- **CONSIGNE**
Résumez en deux phrases l'extrait consacré au reportage de Julius Fučík.

- **EXTRAIT CHOISI**
Nous chantons. Et ensuite, un chant révolutionnaire en suit un autre, nous ne voulons pas être seul, nous ne sommes pas seuls, nous appartenons à ceux qui sont libres de chanter, mais également en lutte comme nous...

« Camarades dans les geôles, dans les froids donjons, vous êtes avec nous aujourd'hui, même si vous n'êtes pas présents dans les rangs... » Oui, nous sommes avec vous. »

Pour cette raison, Julius Fučík a dénoncé l'esprit de trahison :

« Comme était superficielle sa résistance, puisqu'elle a été balayée par quelques coups... Aussi superficielle que sa conviction. Il était fort dans les masses, entouré de camarades pensant pareils. Il était fort, parce qu'il pensait à eux.

Maintenant, isolé, seul, entouré de l'ennemi attaquant, il a totalement perdu sa force, parce qu'il a commencé à penser à lui. Pour sauver sa peau, il a sacrifié les camarades. Il a basculé dans la lâcheté et par lâcheté il a pratiqué la trahison. »

Et inversement, il a salué l'esprit de résistance :

« Un jour, aujourd'hui sera du passé, on parlera de la grande époque et des héros sans noms, qui ont fait l'histoire. Je veux que l'on sache qu'il n'y a pas eu de héros sans noms... 

Qu'il s'agissait d'êtres humains, qui avaient leurs noms, leurs visages, leur quête et leurs espoirs, et que pour cette raison, la douleur du dernier d'entre eux n'était pas moindre que la douleur du premier, dont le nom a été gardé.

Je souhaite que tous restent proches de vous, comme des proches, des membres de la famille, comme vous-mêmes. »

Le reportage de Julius Fučík montre comment s'est incarnée la bataille antifasciste menée par les communistes, et comment il n'y avait aucun doute quant à l'inévitable victoire.

Julius Fučík écrit même, depuis ses geôles, malgré la torture :

« Quiconque qui veut construire une défense contre la vague révolutionnaire à partir de la poussière du passé n'est qu'une figure de bois mort, même s'il a de nombreux insignes dorés de rang sur ses épaules.

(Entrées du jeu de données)
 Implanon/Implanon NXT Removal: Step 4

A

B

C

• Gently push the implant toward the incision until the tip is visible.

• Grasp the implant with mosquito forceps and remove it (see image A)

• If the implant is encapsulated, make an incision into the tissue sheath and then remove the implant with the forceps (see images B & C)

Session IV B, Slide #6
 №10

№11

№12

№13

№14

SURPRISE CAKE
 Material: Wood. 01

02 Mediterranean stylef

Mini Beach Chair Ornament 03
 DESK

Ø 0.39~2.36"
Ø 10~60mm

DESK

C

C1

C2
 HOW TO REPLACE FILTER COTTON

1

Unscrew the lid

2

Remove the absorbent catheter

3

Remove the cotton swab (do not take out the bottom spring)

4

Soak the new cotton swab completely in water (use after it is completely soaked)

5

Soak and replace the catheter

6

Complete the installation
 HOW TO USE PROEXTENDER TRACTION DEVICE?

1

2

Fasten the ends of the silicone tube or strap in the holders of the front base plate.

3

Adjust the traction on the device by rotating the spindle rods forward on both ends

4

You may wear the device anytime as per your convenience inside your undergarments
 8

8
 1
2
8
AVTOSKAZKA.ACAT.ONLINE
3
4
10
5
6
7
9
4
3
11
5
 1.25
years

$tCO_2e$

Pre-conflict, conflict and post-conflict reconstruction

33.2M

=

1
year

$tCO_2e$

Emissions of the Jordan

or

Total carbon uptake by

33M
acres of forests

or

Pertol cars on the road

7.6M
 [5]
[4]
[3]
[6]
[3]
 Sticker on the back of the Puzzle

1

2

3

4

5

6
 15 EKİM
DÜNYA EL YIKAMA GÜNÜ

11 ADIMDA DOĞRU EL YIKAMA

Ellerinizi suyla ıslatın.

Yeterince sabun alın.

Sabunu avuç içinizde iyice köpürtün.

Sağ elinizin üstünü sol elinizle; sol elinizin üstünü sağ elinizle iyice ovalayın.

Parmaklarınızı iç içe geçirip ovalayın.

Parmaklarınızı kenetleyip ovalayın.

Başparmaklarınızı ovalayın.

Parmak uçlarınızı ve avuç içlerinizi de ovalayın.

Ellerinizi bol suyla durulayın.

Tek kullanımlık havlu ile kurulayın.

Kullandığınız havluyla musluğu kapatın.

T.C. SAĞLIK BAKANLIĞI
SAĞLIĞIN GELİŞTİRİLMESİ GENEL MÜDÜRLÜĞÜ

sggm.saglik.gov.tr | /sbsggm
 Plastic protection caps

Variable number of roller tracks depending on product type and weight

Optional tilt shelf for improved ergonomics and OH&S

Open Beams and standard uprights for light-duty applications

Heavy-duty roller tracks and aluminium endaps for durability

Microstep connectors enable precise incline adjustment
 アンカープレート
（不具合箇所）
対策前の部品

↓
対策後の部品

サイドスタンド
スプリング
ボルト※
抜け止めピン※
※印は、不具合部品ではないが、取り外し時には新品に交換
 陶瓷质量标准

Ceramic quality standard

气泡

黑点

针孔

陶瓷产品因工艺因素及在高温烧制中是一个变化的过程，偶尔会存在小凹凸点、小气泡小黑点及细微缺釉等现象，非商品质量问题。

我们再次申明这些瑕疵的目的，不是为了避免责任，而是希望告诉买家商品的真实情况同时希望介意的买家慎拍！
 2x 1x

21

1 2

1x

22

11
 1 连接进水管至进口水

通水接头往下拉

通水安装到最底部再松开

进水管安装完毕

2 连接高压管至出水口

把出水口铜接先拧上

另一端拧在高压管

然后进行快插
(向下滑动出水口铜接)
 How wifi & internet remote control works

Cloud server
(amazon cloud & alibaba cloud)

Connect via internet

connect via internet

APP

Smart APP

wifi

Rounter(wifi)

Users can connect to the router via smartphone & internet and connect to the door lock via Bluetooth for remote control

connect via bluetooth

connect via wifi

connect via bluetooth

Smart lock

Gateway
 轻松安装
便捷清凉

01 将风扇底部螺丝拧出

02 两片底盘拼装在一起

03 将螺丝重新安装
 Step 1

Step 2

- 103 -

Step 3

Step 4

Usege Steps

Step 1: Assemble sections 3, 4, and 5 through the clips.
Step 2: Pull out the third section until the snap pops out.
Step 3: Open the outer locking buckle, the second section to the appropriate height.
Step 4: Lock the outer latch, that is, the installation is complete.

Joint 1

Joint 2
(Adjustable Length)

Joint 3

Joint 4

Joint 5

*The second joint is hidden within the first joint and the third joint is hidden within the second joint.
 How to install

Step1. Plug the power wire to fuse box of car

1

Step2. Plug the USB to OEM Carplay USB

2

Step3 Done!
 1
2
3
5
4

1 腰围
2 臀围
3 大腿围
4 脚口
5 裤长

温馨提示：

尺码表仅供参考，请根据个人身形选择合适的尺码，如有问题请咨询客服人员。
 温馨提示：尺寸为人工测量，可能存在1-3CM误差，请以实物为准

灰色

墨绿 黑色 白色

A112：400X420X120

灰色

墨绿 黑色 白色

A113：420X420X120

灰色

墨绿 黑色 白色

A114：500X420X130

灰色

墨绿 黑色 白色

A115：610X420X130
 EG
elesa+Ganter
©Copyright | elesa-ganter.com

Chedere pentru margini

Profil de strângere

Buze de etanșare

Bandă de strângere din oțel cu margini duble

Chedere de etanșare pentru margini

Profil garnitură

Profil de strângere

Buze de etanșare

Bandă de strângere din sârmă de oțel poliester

- **EXERCICE CORRIGÉ**
Julius Fučík y dénonce l'esprit de trahison chez celui qui, fort au milieu de ses camarades, perd sa force une fois isolé, pense à lui et les sacrifie par lâcheté. À l'inverse, il salue l'esprit de résistance en affirmant qu'il n'y a pas eu de héros sans noms, et son reportage montre la bataille antifasciste menée par les communistes ainsi que leur certitude de l'inévitable victoire.